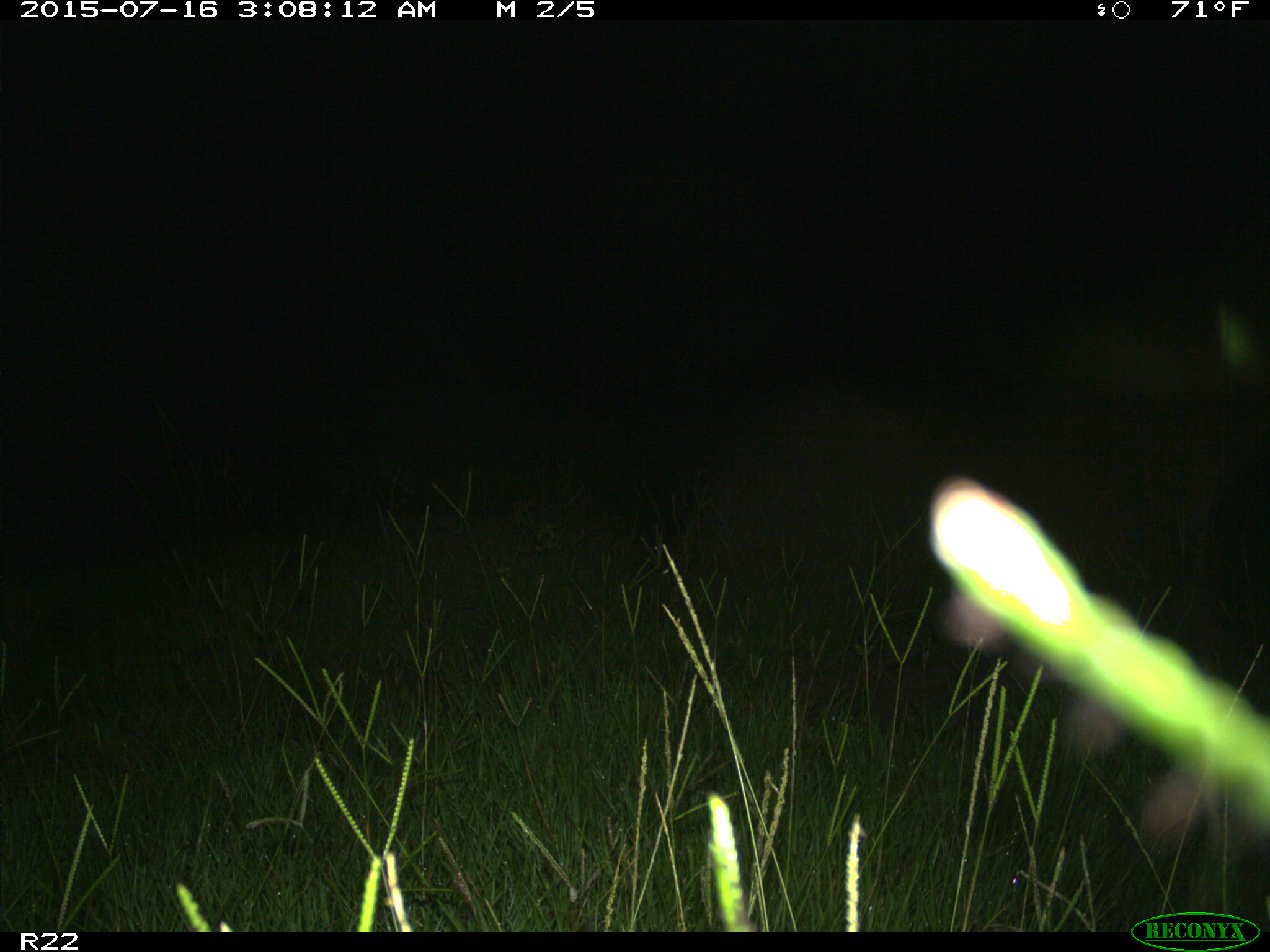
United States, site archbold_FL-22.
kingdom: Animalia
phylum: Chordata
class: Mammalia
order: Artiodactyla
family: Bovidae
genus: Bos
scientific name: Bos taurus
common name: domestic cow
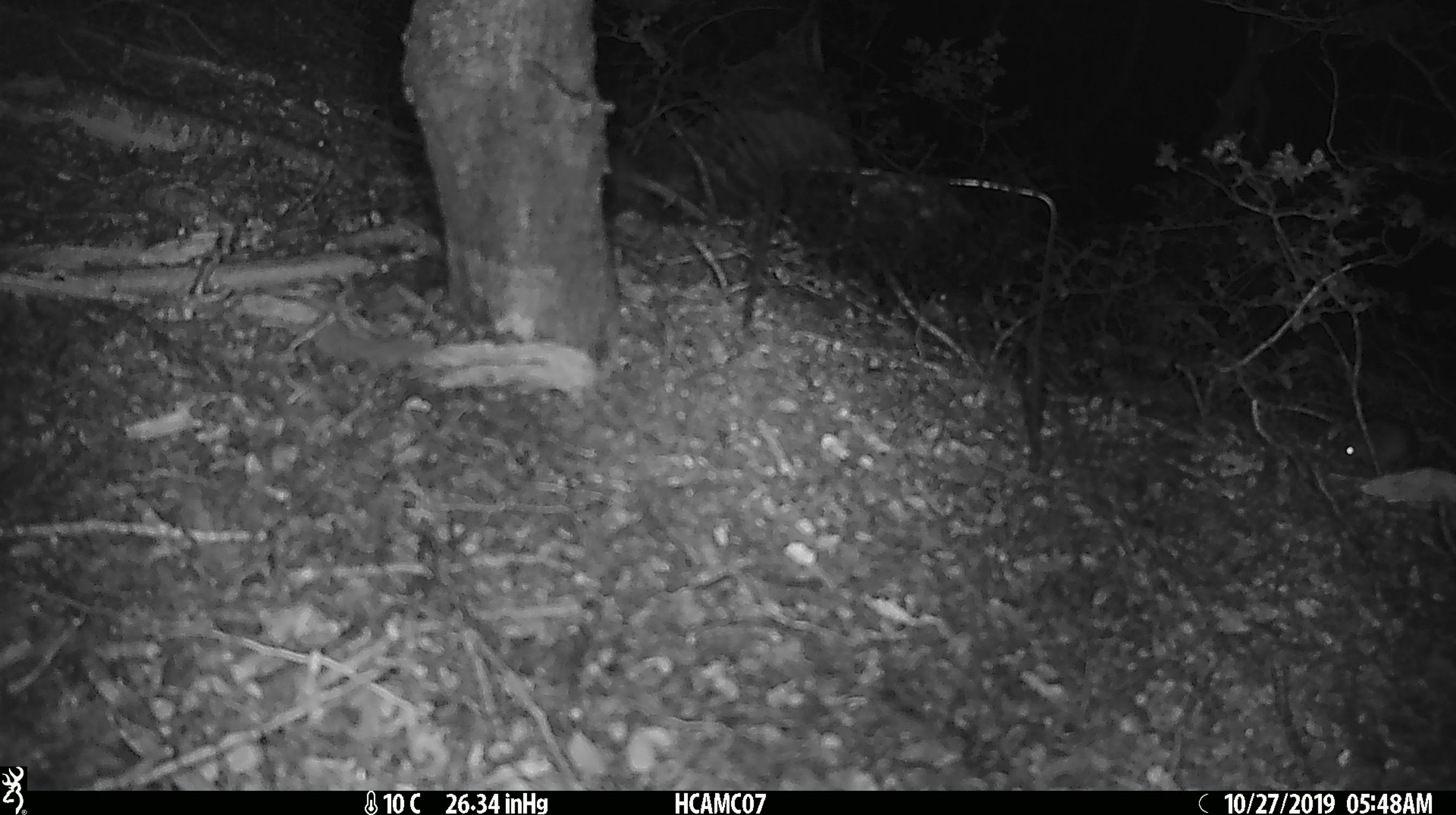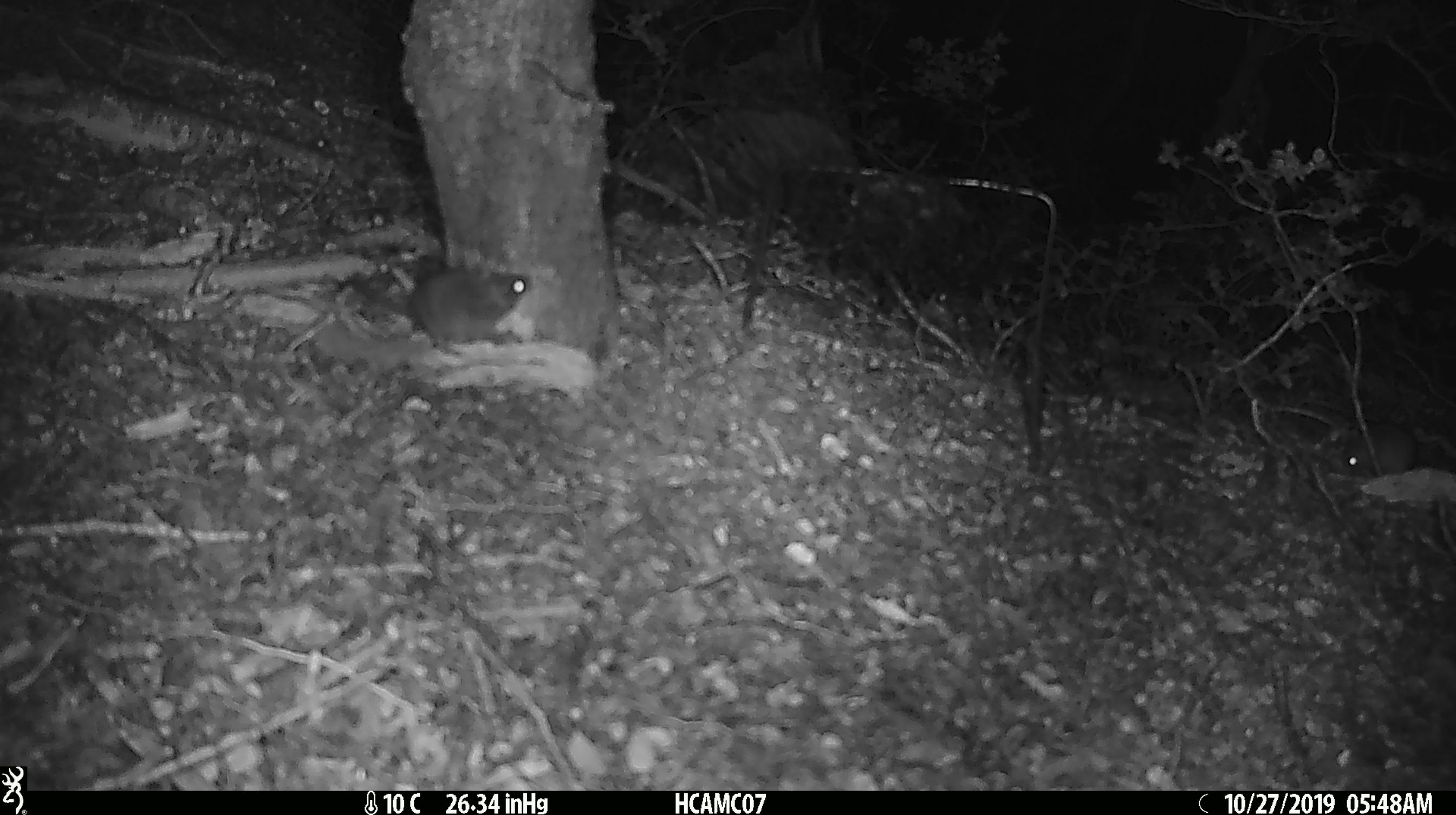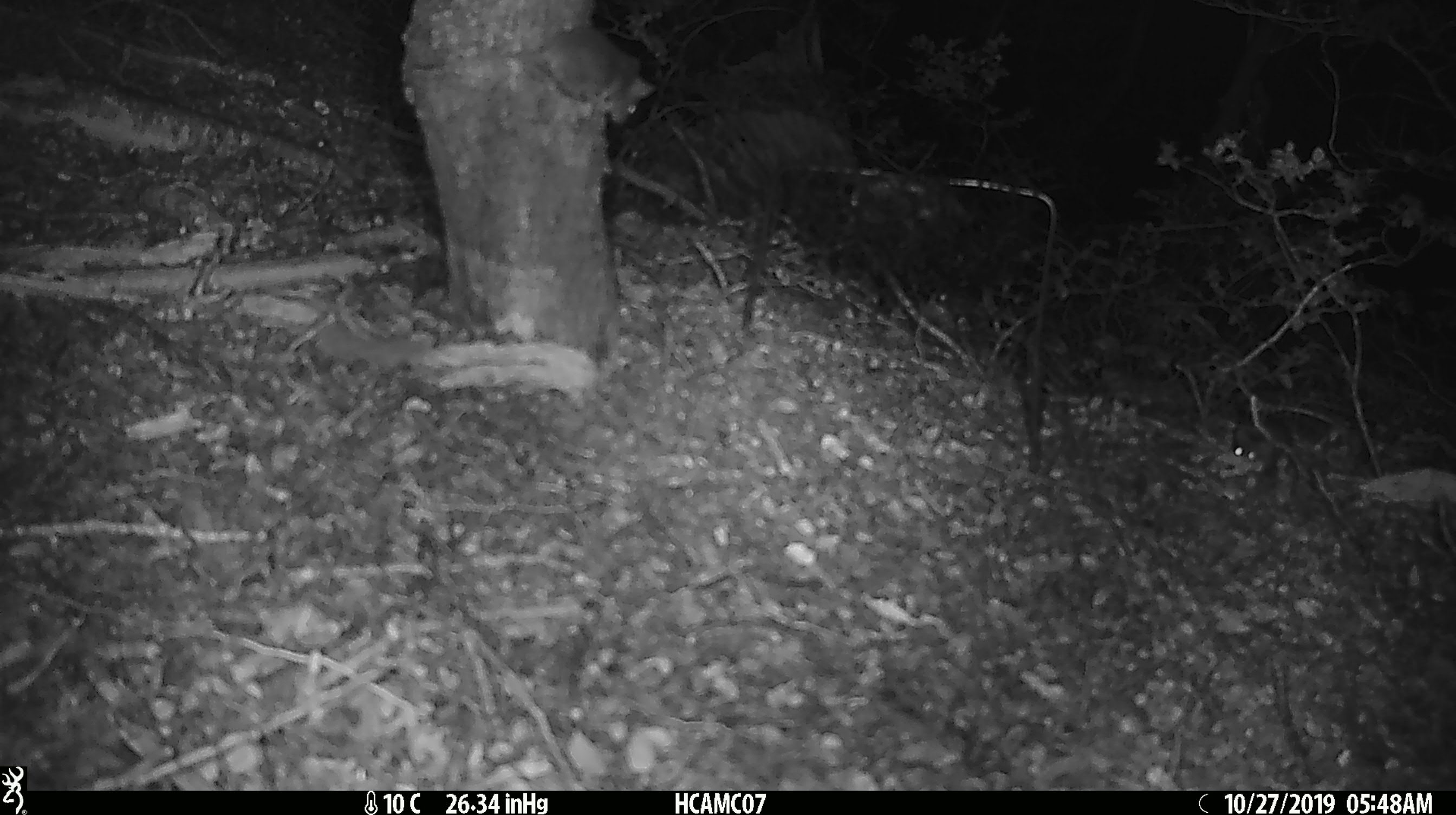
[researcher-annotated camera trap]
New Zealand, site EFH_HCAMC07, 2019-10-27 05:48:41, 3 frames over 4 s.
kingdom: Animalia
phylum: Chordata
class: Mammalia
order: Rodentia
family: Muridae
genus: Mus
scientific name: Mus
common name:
——————
- [Task statement]
None of the pictures should appear; repeat the records exactly otherwise.

- [Expected answer]
United States, site archbold_FL-22.
kingdom: Animalia
phylum: Chordata
class: Mammalia
order: Artiodactyla
family: Bovidae
genus: Bos
scientific name: Bos taurus
common name: domestic cow
[researcher-annotated camera trap]
New Zealand, site EFH_HCAMC07, 2019-10-27 05:48:41, 3 frames over 4 s.
kingdom: Animalia
phylum: Chordata
class: Mammalia
order: Rodentia
family: Muridae
genus: Mus
scientific name: Mus
common name:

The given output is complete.